== Document excerpt ==

Final Fantasy Crystal Chronicles: Ring of Fates is the latest installment in the action/RPG franchise, playable for up to 4 players with a strong multiplayer focus, but if you go solo you can use AI characters to perform combos.

Genre: Action/Role-Playing
Publisher: Square Enix
Developer: Square Enix
Release Date: March 11, 2008

The Final Fantasy series has always managed to capture my imagination as a gamer, with its unparalleled storytelling, stunning cinematics and intuitive RPG systems. I'll admit that I am a bit of a Final Fantasy VII fan boy, to the point where I refuse to leave my house without my life-size replica Buster Sword, and my love of the game has made me an instant fan of the franchise as a whole. Any game that has you controlling a guy who resembles B.A. Baracus with a Gatling gun grafted to his arm demands a certain level of respect.

The first Crystal Chronicles series offshoot for the GameCube kicked the original game design in the head; you must button-mash to dispatch enemies, and you enter a sequence of seemingly arbitrary dungeons, all without the slightest reference to a story. On top of the poor choices in game design, it was quite blatant in its attempt to tear gamers away from their hard-earned cash with the ridiculous necessity of three GBAs and a memory card the size of a small server farm in order to participate in the multiplayer mode. Final Fantasy: Crystal Chronicles - Ring of Fates for the NDS has proven to be a pleasantly refreshing, solid attempt at an action/RPG.

Ring of Fates starts off with the main character, Yuri, and his sister, Chelinka, as children who go on adventures and slay monsters that appear after the Great Crystal, which shields the land, starts to glow an ominous crimson color. In typical JRPG style, the children are allowed to handle weapons, put themselves in mortal danger, and use magic liberally. The father's lax parenting style is established in the opening cut scene, when he gives his six-year-old son a hatchet to "go and play with."

===
== Material shown ==

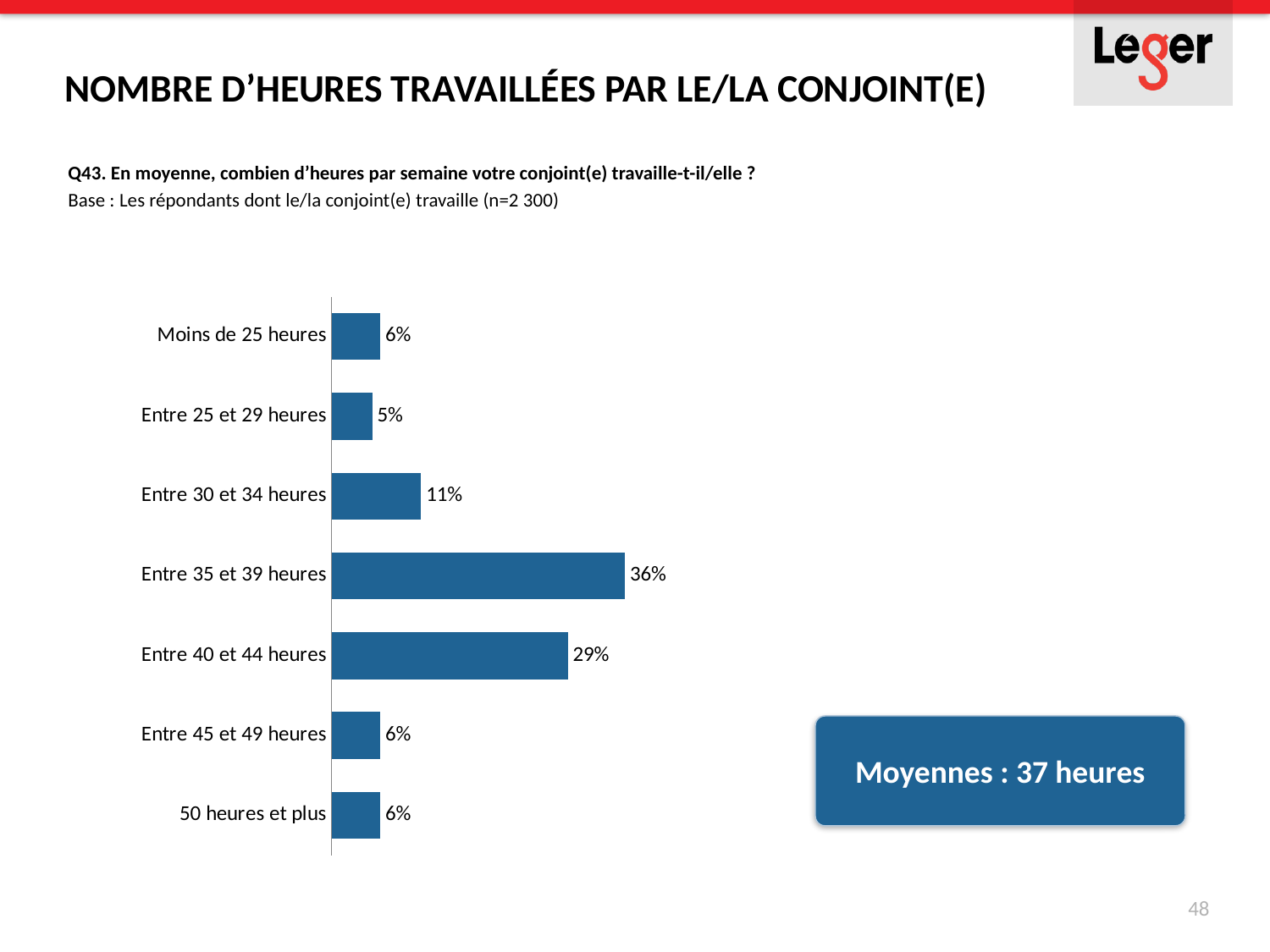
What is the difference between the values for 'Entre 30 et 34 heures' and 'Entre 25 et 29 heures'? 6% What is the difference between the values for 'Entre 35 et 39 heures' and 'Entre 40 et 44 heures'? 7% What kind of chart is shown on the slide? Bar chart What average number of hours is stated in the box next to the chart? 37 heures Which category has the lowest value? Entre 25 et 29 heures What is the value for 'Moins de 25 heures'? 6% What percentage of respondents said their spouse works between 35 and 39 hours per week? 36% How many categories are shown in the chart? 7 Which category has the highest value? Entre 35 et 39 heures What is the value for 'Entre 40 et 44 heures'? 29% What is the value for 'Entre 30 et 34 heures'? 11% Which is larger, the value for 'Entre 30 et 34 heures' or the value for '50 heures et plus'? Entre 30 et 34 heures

===
== Material shown ==

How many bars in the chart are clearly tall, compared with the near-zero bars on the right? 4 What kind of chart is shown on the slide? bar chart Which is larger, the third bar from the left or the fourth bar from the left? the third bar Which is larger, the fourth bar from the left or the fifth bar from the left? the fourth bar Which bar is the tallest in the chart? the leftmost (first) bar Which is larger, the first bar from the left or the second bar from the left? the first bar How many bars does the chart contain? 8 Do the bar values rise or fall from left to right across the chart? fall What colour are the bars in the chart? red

===
== Material shown ==

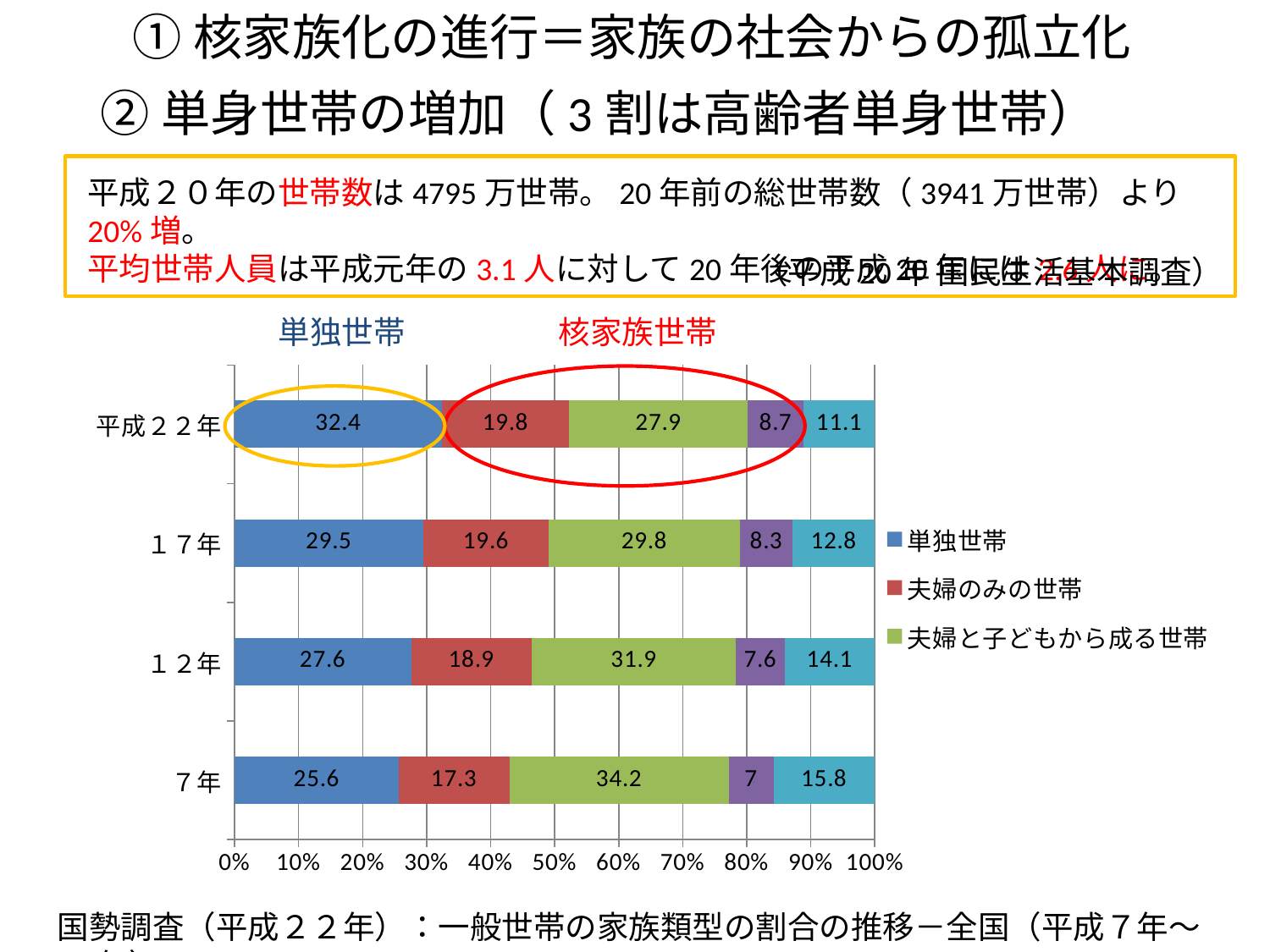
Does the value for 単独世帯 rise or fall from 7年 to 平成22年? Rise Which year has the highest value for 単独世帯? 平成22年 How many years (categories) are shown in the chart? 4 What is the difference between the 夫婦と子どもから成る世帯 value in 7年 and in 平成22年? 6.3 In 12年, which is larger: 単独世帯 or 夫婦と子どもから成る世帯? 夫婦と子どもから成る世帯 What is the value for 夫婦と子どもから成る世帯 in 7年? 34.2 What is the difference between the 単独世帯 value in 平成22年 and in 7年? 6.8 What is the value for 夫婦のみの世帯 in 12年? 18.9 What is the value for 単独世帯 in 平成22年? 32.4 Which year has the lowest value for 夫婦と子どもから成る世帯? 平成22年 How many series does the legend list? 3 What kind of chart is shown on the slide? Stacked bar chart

===

### Task A
Decide whether each statement agrees with the Ring of Fates review, answering yes or no and quoting the deciding words: (i) The game was released on March 11, 2008. (ii) The first Crystal Chronicles offshoot came out on the Nintendo DS. (iii) Yuri's sister is named Chelinka.
### Task B
Transcribe everything in the Ring of Fates review from "The Final Fantasy" down to "level of respect.".
### Task C
Pick up the Ring of Fates review where it stops and keep writing.

### Expected answer A
(i) Yes: "Release Date: March 11, 2008"
(ii) No: "The first Crystal Chronicles series offshoot for the GameCube"
(iii) Yes: "the main character, Yuri, and his sister, Chelinka"

### Expected answer B
The Final Fantasy series has always managed to capture my imagination as a gamer, with its unparalleled storytelling, stunning cinematics and intuitive RPG systems. I'll admit that I am a bit of a Final Fantasy VII fan boy, to the point where I refuse to leave my house without my life-size replica Buster Sword, and my love of the game has made me an instant fan of the franchise as a whole. Any game that has you controlling a guy who resembles B.A. Baracus with a Gatling gun grafted to his arm demands a certain level of respect.

### Expected answer C
Perplexing attitudes toward child rearing aside, the story sets itself up in a fairly standard manner. The protagonists have some ambiguous power and an even more elusive destiny to unfurl, and there is a predictable element of loss in the main story. The evil overlord even wears a cape and lives in a castle that might as well have a sign hanging from it that reads, "Final boss fight in here."

There is a shift in time, as your characters grow up and transform from unbearably cute children into angst-ridden teens, and trust me when I say that this is an improvement. Predictability aside, the presence of a story is a vast improvement on the previous Crystal Chronicles game, and it actually gives the player a sense of progression and necessity to level up. While the first game was essentially offline "grinding" of monsters in order to reach some unspecified and unnecessary level of greatness, Ring of Fates feels as though the relentless monster-killing has some purpose.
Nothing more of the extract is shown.